In my project, which we recently migrated from .NET Core 3.1 to .NET 5, I swapped out our BinarySerializer code with Protobuf-net: https://github.com/protobuf-net/protobuf-net
The code was almost exactly the same, and the project is very reputable with (currently) 22 million downloads and 3.2k stars on GitHub. It is very fast and has none of the security baggage surrounding BinarySerializer.
Here's my class for byte[] serialization:
public static class Binary
{
/// <summary>
/// Convert an object to a Byte Array, using Protobuf.
/// </summary>
public static byte[] ObjectToByteArray(object obj)
{
if (obj == null)
return null;
using var stream = new MemoryStream();
Serializer.Serialize(stream, obj);
return stream.ToArray();
}
/// <summary>
/// Convert a byte array to an Object of T, using Protobuf.
/// </summary>
public static T ByteArrayToObject<T>(byte[] arrBytes)
{
using var stream = new MemoryStream();
// Ensure that our stream is at the beginning.

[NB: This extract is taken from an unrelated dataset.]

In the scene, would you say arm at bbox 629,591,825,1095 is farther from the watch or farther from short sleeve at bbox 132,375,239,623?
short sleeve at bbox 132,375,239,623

stream.Write(arrBytes, 0, arrBytes.Length);
stream.Seek(0, SeekOrigin.Begin);
return Serializer.Deserialize<T>(stream);
}
}
I did have to add attributes to the class I serialized. It was decorated with [Serializable] only, and although I understand Protobuf can work with a lot of common decorations, that one didn't work. From the example on github:
[ProtoContract]
class Person {
[ProtoMember(1)]
public int Id {get;set;}
[ProtoMember(2)]
public string Name {get;set;}
[ProtoMember(3)]
public Address Address {get;set;}
}
[ProtoContract]
class Address {
[ProtoMember(1)]
public string Line1 {get;set;}
[ProtoMember(2)]
public string Line2 {get;set;}
}
In my case I am caching things in Redis, and it worked great.
It is also possible to re-enable this, in your .csproject file:
<PropertyGroup>
<TargetFramework>net5.0</TargetFramework>
<EnableUnsafeBinaryFormatterSerialization>true</EnableUnsafeBinaryFormatterSerialization>
</PropertyGroup>
...But it's a bad idea. BinaryFormatter is responsible for many of .NET's historical vulnerabilities, and it can't be fixed. It will likely become completely unavailable in future versions of .NET, so replacing it is the right move.